GOSPEL BOAT HERE
THE 'BLANDINA' SAILS FOR THE SALVATION ARMY
Account of Her and of Recent Soul-Saving Efforts
The Trip to Include a Journey Around the Entire Lakes - She Carries 20 Men - The Salvationists Often Sea Sick
The Salvation Army cruiser Blandina, of Toronto, arrived at Windsor yesterday about 9 o'clock, and made fast at a wharf just above the ferry dock. The Blandina is a gospel ship, under command of Captain N. J. Finlayson, who for the past twenty-four years has been following the great lakes. The Blandina will remain in Windsor until Wednesday, when she will move over to Detroit.
According to Captain Finlayson, the boat is worth about $2,000., is seventy-one feet over all, and has a burden of thirty-one tons. She resembles a small tug, with a high deck house running almost her complete length. The house is quite high, and is painted white. The Blandina herself is painted fiery red, and flies the blood-red flag of the Salvationists.
Her cabin is a small, bare-looking affair, containing a faded oil-cloth for a carpet, an organ, and a number of chairs. Here fifteen salvationists under Adjutant Macgilvery sing and pray, although the public meetings are never held aboard the ship, but in the hall of the Salvation Army ashore.

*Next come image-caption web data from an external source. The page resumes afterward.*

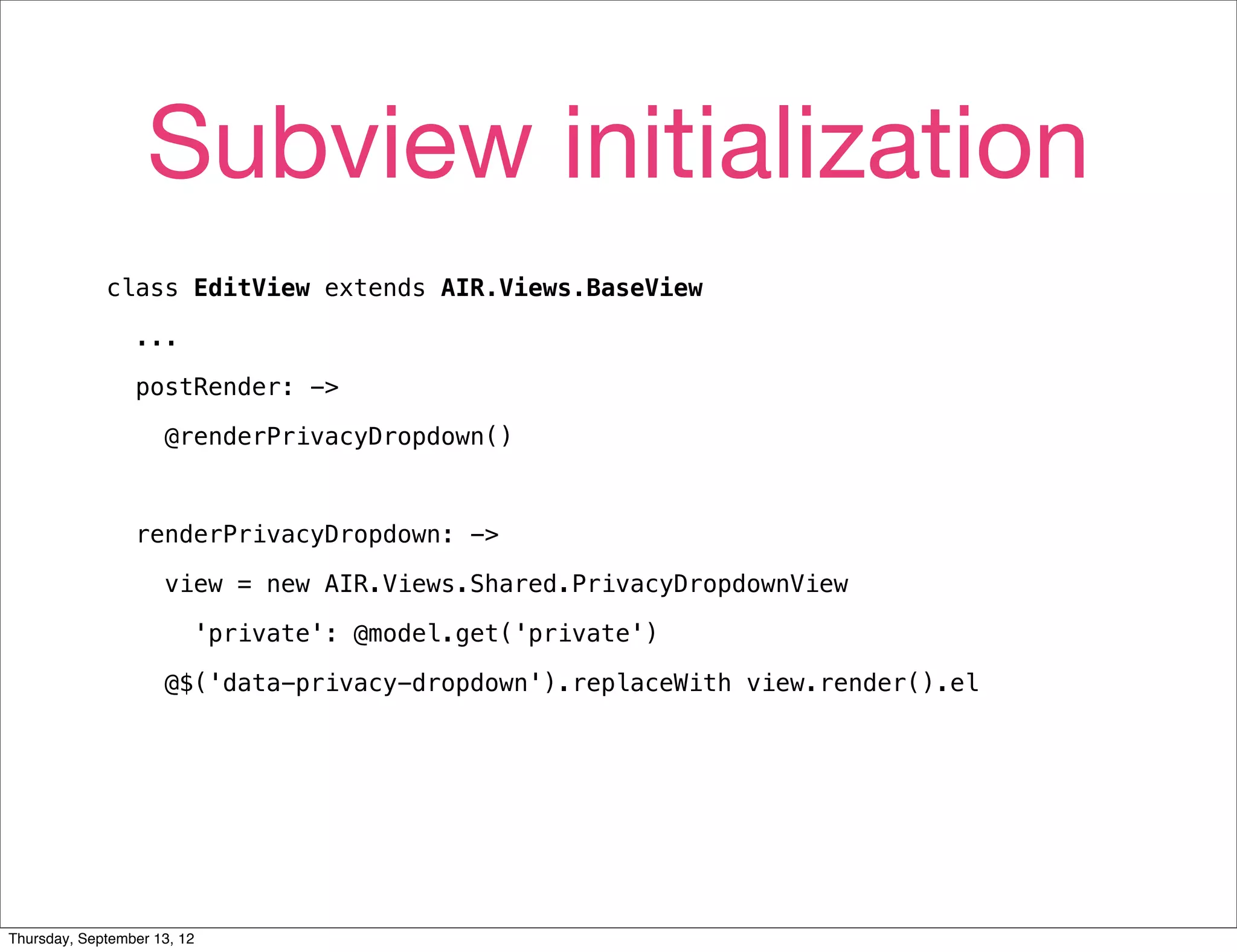 Subview initialization
             class EditView extends AIR.Views.BaseView

                 ...

                 postRender: ->

                     @renderPrivacyDropdown()



                 renderPrivacyDropdown: ->

                     view = new AIR.Views.Shared.PrivacyDropdownView

                         'private': @model.get('private')

                     @$('data-privacy-dropdown').replaceWith view.render().el




Thursday, September 13, 12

The members of the Salvation Army afloat are not good sailors. They are frequently sea sick. They seldom sail at night. When they do, they are glad to get in port.
The cooking is done by a member of the Salvation Army, in the small cook room aft. The engine is run by a salvationist.
The food eaten by the 20 aboard is all donated. In fact, everything aboard comes free, except the coal.
The route this time will include a complete tour of the lakes, stopping at every important point, where salvation services will be held. The Blandina left Toronto May 15. Since then the salvationists have had twenty-three converts, a large numbers being backsliders from the army and from various religious denominations. Many calls are made upon the army sailors to take aboard recruits, but this is contrary to the rules.
The Blandina steams about ten miles per hour. She had on board yesterday a party of ten women of the army, bound for Amherstburg, where she delivered them at a late hour in the afternoon. The captain said it was unusual to do this sort of service, but he wished to save the traveling land expense.